Requirement Management Guide
What is requirements management?
Why is requirements management important?
How are requirements managed in an organization?
- Stakeholder roles and responsibilities
- Requirements gathering & management process
- Types of requirements
- Requirements artifacts
- Requirements naming and versioning convention
- Requirements prioritization
- Requirements traceability
- Requirements versioning
- Requirements baseline
2. Requirements gathering and management process
The requirements management process typically contains five major parts that further contain sub-processes. These parts can be categorized as the requirement gathering phase, the refining and categorizing phase, requirements communication & negotiation, and the sign-off and monitor.
2.1 Requirements gathering:
In this phase, the project team identifies the stakeholders and communicates with them, elicits their needs, and identifies opportunities and problems by using various requirement gathering techniques such as:
- Brainstorming
- Document Analysis
- Focus Group
- Interface Analysis
- Interviews
- Prototyping
- Questionnaires / Surveys
- Requirement Workshops / JAD Sessions
- Research and Observations
2.2 Refining and Categorizing :
2.2.1 Analyzing requirements:
The stakeholders’ needs are refined, interpreted, and converted into requirements.

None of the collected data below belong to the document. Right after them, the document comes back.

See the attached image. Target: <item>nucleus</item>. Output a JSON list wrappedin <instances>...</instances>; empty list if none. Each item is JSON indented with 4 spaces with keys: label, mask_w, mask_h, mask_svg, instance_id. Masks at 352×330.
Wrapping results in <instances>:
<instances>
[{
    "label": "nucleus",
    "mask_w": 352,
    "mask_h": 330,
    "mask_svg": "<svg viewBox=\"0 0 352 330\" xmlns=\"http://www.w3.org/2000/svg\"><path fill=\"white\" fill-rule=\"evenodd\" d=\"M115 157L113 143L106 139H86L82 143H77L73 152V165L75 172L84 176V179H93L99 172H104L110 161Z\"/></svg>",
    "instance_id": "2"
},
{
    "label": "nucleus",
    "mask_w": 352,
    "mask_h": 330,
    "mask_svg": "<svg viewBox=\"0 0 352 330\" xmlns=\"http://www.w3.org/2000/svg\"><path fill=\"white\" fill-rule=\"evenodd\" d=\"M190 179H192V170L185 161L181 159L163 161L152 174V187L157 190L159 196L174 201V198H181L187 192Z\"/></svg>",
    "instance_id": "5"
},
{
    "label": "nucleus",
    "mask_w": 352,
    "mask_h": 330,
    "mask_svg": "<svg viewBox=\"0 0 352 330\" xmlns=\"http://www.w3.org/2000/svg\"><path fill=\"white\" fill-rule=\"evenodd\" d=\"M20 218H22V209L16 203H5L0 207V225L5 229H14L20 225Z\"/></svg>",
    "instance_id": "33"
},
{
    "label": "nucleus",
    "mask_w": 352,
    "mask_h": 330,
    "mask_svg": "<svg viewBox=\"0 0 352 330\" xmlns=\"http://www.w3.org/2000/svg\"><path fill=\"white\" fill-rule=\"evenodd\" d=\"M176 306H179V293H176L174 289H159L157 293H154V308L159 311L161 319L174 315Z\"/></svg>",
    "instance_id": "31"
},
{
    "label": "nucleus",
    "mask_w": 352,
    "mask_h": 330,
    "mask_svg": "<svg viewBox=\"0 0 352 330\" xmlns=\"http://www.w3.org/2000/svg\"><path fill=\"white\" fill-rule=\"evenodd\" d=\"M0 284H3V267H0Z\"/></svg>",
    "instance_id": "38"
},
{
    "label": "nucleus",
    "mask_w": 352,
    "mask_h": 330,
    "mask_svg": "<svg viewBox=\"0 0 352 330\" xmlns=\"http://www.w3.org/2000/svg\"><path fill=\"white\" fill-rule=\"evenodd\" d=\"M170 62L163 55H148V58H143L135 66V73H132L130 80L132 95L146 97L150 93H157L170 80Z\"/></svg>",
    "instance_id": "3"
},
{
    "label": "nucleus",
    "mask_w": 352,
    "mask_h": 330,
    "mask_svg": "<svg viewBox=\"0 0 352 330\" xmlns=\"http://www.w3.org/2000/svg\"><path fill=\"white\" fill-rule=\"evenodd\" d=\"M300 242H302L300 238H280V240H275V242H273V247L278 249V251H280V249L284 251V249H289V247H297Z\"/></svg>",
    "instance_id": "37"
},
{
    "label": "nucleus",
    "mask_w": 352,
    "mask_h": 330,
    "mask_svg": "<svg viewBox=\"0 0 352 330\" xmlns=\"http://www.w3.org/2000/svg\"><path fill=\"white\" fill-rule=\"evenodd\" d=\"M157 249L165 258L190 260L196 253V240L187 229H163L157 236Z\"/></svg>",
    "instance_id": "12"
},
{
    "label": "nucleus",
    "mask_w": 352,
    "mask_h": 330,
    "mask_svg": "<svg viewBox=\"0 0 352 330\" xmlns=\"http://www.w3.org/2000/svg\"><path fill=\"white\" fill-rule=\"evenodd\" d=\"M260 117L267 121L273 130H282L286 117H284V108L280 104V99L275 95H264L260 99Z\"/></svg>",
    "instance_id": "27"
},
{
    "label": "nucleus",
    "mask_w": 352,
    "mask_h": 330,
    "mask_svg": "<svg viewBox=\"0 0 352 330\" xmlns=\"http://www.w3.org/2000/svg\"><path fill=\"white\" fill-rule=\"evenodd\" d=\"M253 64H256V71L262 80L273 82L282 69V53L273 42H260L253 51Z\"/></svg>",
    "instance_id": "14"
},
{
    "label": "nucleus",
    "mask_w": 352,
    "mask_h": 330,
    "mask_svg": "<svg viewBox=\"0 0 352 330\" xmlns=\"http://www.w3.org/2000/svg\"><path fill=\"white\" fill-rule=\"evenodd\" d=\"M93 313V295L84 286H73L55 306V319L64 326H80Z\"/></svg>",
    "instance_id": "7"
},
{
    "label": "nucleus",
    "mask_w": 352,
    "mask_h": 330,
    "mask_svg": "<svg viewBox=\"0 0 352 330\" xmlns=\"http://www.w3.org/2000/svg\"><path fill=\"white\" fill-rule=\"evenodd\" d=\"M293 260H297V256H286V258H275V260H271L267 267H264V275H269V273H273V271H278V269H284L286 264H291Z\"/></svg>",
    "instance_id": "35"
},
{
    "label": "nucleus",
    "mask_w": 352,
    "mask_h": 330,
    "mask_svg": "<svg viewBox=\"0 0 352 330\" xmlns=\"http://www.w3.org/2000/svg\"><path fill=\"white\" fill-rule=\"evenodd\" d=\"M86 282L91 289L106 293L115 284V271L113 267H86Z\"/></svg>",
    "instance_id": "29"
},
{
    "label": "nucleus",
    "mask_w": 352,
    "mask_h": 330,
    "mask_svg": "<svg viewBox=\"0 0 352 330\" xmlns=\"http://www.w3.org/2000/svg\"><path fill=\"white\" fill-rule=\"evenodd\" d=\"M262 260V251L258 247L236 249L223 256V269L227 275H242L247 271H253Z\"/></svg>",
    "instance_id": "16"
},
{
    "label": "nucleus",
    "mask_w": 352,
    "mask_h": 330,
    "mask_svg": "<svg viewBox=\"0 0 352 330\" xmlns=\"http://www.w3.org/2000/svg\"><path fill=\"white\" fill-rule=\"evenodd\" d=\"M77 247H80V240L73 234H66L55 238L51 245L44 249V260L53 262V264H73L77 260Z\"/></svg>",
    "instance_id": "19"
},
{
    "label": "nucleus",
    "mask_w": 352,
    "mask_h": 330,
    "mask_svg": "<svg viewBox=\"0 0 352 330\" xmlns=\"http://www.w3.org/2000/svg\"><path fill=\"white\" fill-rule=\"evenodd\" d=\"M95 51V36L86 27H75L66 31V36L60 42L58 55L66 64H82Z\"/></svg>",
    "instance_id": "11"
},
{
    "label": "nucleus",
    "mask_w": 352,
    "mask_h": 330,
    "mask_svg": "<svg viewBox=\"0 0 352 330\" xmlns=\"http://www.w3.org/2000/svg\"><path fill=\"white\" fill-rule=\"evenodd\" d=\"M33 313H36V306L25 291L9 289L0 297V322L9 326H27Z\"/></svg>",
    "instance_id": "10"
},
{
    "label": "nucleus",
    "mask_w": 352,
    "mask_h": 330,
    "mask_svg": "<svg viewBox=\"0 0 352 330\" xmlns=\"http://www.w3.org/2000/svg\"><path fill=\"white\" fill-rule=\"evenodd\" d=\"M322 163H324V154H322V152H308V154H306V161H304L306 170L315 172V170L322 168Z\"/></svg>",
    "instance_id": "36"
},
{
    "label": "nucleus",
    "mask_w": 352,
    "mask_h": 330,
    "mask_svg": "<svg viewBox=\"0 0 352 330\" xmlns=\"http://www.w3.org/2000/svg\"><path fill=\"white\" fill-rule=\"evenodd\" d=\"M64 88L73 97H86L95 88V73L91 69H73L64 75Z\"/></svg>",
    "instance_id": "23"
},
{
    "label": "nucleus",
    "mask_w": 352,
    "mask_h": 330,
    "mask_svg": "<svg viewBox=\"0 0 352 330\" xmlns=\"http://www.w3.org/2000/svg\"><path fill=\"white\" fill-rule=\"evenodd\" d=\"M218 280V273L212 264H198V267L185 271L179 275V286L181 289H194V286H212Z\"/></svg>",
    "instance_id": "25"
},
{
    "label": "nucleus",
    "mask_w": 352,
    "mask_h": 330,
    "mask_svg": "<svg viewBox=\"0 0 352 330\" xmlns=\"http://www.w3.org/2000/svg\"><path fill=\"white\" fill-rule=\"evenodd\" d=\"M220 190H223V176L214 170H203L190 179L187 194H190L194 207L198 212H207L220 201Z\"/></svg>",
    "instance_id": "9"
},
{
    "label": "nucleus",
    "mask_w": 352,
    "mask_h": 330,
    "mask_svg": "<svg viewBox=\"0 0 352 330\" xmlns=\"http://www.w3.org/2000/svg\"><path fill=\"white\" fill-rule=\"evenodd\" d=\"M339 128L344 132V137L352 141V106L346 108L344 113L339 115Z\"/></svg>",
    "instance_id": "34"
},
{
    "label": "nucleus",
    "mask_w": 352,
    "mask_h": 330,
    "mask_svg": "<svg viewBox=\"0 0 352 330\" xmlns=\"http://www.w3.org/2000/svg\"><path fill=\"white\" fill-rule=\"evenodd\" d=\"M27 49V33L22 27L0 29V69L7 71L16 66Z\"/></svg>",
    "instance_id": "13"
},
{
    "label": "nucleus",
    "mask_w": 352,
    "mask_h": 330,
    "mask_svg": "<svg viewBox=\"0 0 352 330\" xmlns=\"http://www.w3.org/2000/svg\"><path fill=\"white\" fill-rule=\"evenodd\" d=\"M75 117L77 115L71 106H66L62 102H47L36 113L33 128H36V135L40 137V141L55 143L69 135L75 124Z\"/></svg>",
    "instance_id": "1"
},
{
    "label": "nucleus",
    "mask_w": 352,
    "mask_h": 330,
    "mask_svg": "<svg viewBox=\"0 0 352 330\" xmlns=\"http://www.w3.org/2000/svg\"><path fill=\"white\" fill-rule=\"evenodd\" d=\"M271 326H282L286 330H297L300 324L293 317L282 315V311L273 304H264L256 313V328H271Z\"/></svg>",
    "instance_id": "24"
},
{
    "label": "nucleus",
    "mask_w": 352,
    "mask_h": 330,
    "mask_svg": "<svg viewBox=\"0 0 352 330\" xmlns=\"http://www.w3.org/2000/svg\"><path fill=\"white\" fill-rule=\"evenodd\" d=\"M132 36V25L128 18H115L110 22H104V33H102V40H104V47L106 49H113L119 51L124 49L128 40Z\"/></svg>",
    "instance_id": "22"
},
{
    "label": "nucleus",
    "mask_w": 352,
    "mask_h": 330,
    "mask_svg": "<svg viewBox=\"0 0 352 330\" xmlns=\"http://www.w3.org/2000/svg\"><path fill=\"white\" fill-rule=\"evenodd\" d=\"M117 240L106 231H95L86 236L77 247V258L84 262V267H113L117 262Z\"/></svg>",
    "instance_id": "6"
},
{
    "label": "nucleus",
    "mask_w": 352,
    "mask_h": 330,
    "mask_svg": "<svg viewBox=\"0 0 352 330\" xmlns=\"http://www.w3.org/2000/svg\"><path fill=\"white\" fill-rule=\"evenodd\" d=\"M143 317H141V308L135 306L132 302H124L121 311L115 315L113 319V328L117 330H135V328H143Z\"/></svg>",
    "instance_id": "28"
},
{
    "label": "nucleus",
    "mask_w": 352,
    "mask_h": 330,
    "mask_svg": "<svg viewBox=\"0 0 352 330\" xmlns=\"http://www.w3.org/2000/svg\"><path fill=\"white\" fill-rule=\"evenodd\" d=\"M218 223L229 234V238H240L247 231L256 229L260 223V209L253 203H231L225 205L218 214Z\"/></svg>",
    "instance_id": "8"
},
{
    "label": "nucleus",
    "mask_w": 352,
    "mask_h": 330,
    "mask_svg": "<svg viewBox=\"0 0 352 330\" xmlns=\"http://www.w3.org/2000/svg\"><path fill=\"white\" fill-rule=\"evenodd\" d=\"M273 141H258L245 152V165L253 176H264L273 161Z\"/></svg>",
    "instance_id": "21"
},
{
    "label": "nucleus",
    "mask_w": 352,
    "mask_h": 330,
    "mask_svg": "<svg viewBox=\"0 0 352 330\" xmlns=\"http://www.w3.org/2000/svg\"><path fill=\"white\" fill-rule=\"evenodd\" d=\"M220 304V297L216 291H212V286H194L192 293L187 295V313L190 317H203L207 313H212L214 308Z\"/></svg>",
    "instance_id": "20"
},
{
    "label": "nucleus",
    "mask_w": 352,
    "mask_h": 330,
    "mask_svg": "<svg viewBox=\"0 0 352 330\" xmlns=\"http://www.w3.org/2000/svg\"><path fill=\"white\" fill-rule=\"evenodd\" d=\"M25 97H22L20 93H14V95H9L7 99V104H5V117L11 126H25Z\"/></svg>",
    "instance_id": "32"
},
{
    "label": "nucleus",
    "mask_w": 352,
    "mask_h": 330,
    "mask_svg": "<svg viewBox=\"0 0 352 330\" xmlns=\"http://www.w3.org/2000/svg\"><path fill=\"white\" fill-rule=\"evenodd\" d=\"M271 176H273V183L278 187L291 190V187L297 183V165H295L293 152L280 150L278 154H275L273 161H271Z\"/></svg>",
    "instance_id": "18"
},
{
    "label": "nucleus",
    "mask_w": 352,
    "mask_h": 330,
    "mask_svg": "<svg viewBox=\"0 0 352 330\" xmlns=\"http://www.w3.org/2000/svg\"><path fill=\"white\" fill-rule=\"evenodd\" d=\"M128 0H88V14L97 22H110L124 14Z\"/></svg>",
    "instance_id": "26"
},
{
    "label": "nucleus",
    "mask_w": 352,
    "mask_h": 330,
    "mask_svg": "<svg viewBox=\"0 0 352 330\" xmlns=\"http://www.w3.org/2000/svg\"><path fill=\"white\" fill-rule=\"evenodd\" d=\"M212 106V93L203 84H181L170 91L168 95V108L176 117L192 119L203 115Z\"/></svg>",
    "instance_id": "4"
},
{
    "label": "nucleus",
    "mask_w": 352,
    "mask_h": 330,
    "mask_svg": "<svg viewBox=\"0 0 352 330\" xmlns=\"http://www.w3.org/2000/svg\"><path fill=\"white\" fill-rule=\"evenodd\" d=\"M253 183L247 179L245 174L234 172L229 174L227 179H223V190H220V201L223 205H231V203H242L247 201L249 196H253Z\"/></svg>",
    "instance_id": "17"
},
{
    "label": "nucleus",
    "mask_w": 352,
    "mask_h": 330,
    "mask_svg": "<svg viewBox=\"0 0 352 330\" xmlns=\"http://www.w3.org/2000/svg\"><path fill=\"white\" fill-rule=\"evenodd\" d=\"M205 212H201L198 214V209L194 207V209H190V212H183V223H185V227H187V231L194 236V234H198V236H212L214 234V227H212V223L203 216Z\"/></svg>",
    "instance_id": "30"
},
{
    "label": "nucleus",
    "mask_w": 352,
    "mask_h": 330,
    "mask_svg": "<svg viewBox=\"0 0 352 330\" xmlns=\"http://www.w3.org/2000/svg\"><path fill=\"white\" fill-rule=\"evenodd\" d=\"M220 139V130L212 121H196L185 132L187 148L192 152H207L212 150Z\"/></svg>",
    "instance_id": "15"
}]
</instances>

The analysis can consist of the following stages:
- Sufficiently word and detail the requirements
- Identify which requirements are the most critical, and which are “nice-to-haves”.
- Carry out an impact analysis for each need
- Analyze feasibility
2.2.2 Specifying, documenting requirements:
The requirements are authored and documented in a formal, conventional language that will be understood by the team that will be working on them. Most teams typically prepare a written document, sometimes called the RSD of the Requirements Specification Document, to formalize and detail the analysis to be presented to stakeholders and clients and the product development team. These days, requirement authoring, documentation, and management software make it really simple to prepare detailed and accurate requirement artifacts.
2.3 Communication and negotiation:
Baseline requirement groups: In this phase, the requirements extracted from the stakeholders, interpreted, and documented, are communicated to the stakeholders to be verified, validated, and prioritized. This phase involves negotiation and coming up with groups of requirements prioritized, categorized, verified, and approved.
The negotiation process can typically go as follows:
- Studying stakeholders and their needs
- Thoroughly knowing your proposed system and the problems of the existing system that you are solving
- Asking open questions
- Listening and understanding
- Setting some ground rules
- Deploying a suitable negotiation method, depending on the stakeholders.
e.g., The P2O2 method;
People: Separate the persons from the problems
Positions: Focus on the interest, not the position
Options: Generate favorable and unfavorable options (but with adequate mutual gain)
Objective criteria: Make decisions based on objective criteria - Justify your position
- Know your bottom line
- Be prepared for favorable, as well as unfavorable outcomes.
2.4 Signing off and monitoring
This phase involves two stages, signing off on the outcomes of the requirement communication and negotiation stage, and monitoring those requirements, monitoring changes and managing them, and ensuring that all involved parties are on the same page in terms of what has been agreed to and how it is progressing.
Sign offs are a legitimate indication that the deliverables have been formally agreed upon and that the stakeholders understand the requirements specification document.